I understand what you mean is that the discriminator is invalid before the generator reaches the nice benchmark, so the time when the discriminator enters the training phase should be delayed.
The d_weight
fraction is used as the weight coefficient of the discriminator to weight the total_loss
.
And It It calculates the 2-norm ratio after deriving the parameters of the last layer of the model based on rec_loss and g_loss.
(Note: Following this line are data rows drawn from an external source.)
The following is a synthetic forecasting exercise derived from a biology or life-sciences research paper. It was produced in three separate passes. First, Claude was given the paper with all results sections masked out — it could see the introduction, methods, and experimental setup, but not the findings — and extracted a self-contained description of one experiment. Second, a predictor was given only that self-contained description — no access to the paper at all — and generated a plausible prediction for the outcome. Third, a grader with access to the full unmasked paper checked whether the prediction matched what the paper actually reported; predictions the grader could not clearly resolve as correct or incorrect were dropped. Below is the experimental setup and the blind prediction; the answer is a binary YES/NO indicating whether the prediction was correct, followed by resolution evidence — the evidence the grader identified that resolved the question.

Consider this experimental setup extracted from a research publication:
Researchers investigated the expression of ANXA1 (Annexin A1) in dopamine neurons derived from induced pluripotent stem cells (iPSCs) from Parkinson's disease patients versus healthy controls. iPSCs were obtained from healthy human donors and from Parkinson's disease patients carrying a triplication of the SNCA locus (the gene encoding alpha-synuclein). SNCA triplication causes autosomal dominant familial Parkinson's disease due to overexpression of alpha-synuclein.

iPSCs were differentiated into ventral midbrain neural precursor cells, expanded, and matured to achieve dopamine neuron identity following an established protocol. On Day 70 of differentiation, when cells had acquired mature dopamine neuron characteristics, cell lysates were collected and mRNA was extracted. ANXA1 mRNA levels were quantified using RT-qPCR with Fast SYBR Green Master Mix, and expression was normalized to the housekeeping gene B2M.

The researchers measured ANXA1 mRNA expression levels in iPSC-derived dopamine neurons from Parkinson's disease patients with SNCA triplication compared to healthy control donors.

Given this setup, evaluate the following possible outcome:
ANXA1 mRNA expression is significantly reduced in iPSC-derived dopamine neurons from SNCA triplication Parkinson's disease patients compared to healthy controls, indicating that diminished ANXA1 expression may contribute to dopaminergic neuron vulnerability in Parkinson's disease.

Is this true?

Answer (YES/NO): YES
def calculate_adaptive_weight(self, nll_loss, g_loss, last_layer=None):
if last_layer is not None:
nll_grads = torch.autograd.grad(nll_loss, last_layer, retain_graph=True)[0]
g_grads = torch.autograd.grad(g_loss, last_layer, retain_graph=True)[0]
else:
nll_grads = torch.autograd.grad(nll_loss, self.last_layer[0], retain_graph=True)[0]
g_grads = torch.autograd.grad(g_loss, self.last_layer[0], retain_graph=True)[0]
d_weight = torch.norm(nll_grads) / (torch.norm(g_grads) + 1e-4)
d_weight = torch.clamp(d_weight, 0.0, 1e4).detach()
d_weight = d_weight * self.discriminator_weight
return d_weight
The d_weight_step
value in yours tensorboard approaching zeros.
And I think this value should be stable at about 1 to guide the generation of the generator.(But in fact, when the value was floating around 1, disc_loss was not decreased.)Maybe I did't understand the meaning behind d_weight
correctly.
Emm .. I will adopt your suggestions on this pipeline.
Thx~
A lot of people seems to have the same problem with the discriminator not being trained properly.
73
Have you looked at the d_weight value on Tensorboard? If it is fluctuating at high values then it might be a problem. I suspect that if the disc_start parameter is higher, the reconstruction will settle first and the d_weight will be a sensible value. The authors suggest that you train 3-5 epochs without the discriminator in case of ImageNet, so that would mean that disc_start should be several millions? I guess that the discriminator should only be used when the VQVAE is starting to produce alright results.
31
The default value for disc_start is 10000 in custom_vqgan.yaml, which seems way too low. I had the same problem, so, I set disc_start to 50000 and disc_weight to 0.2 and I'm getting somewhat better results (Although I'm worried that disc_weight is a bit too low now?).
Hi, How is your results now? Could you please share your learning from tuning the disc_start
and disc_weight
?
Thx
Succeed to get a good result on CUB dataset by setting disc_start=50,000
and disc_weight=0.2
:
Original images:
Reconstructed images:
@MaxyLee congratulations! could you show more setting details? how many examples of your CUB dataset, and how many steps are in one epoch? Exactly, how many epochs do you start the discriminator?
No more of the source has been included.